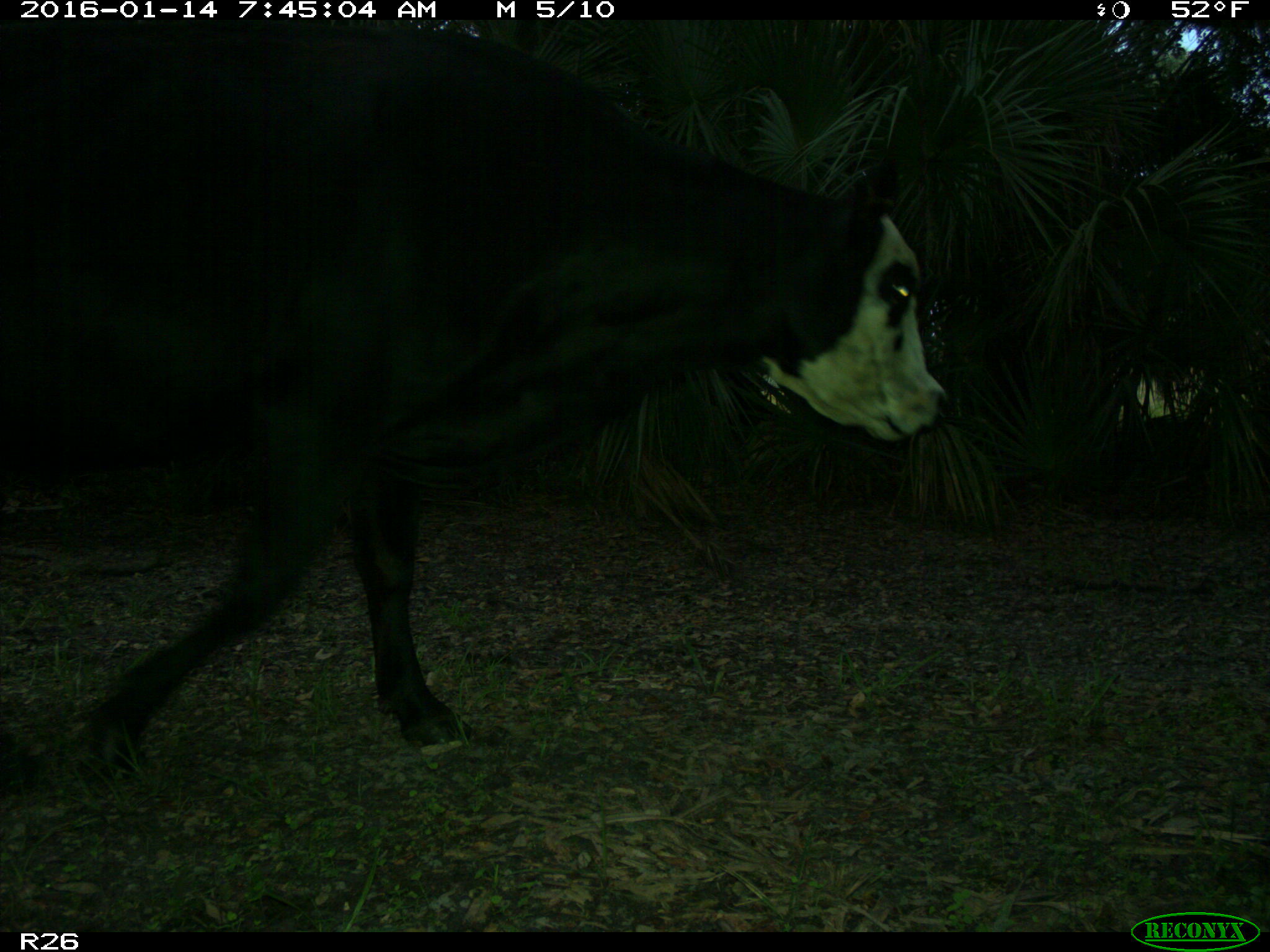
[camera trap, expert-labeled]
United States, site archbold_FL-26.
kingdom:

...

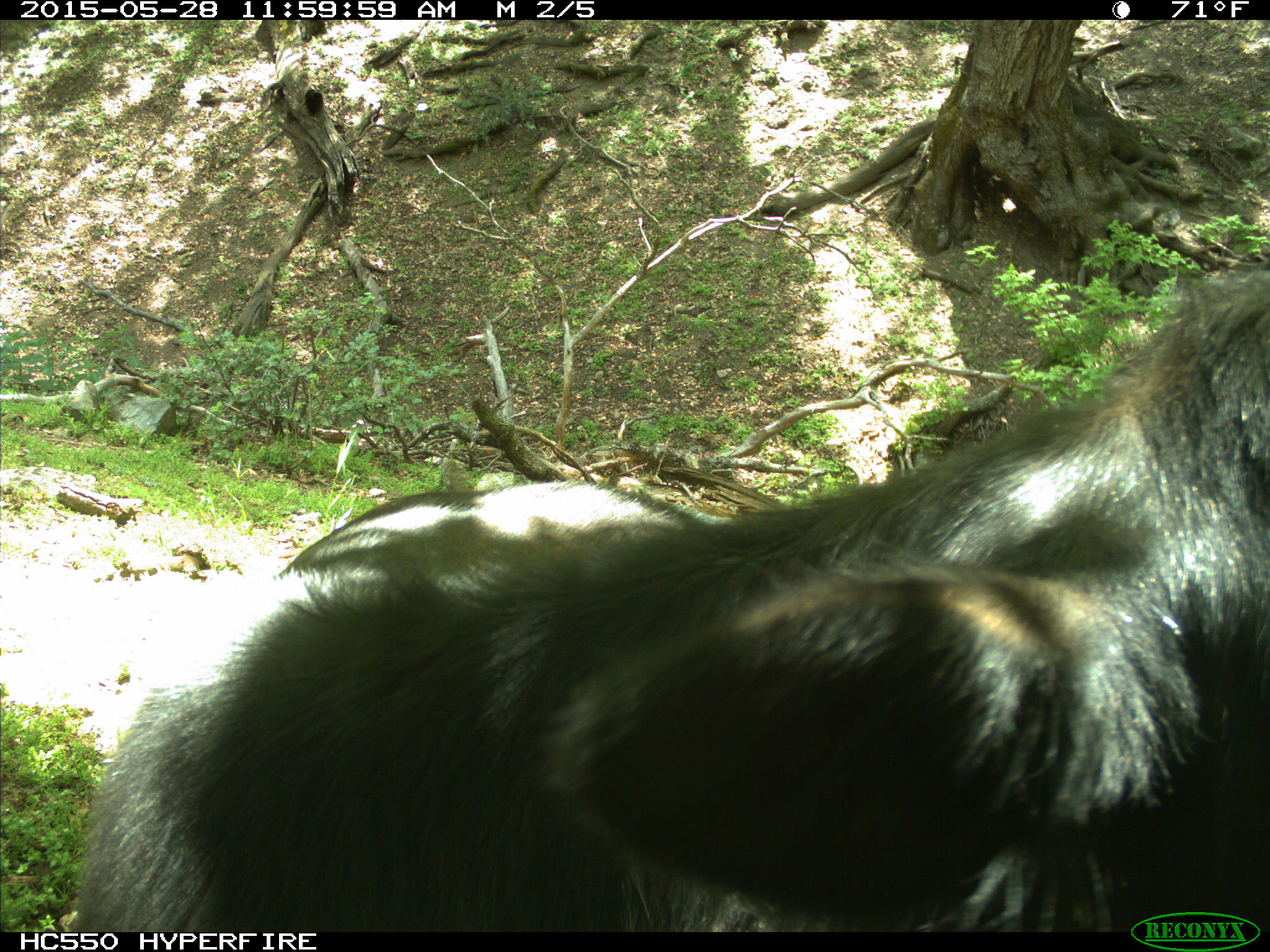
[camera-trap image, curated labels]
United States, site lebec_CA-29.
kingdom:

• [WHAT IS NEEDED]: Apply a filter for "States" to the entries and show each line that passes.

• [ANSWER TO THIS PROBLEM]:
United States, site archbold_FL-26.
United States, site lebec_CA-29.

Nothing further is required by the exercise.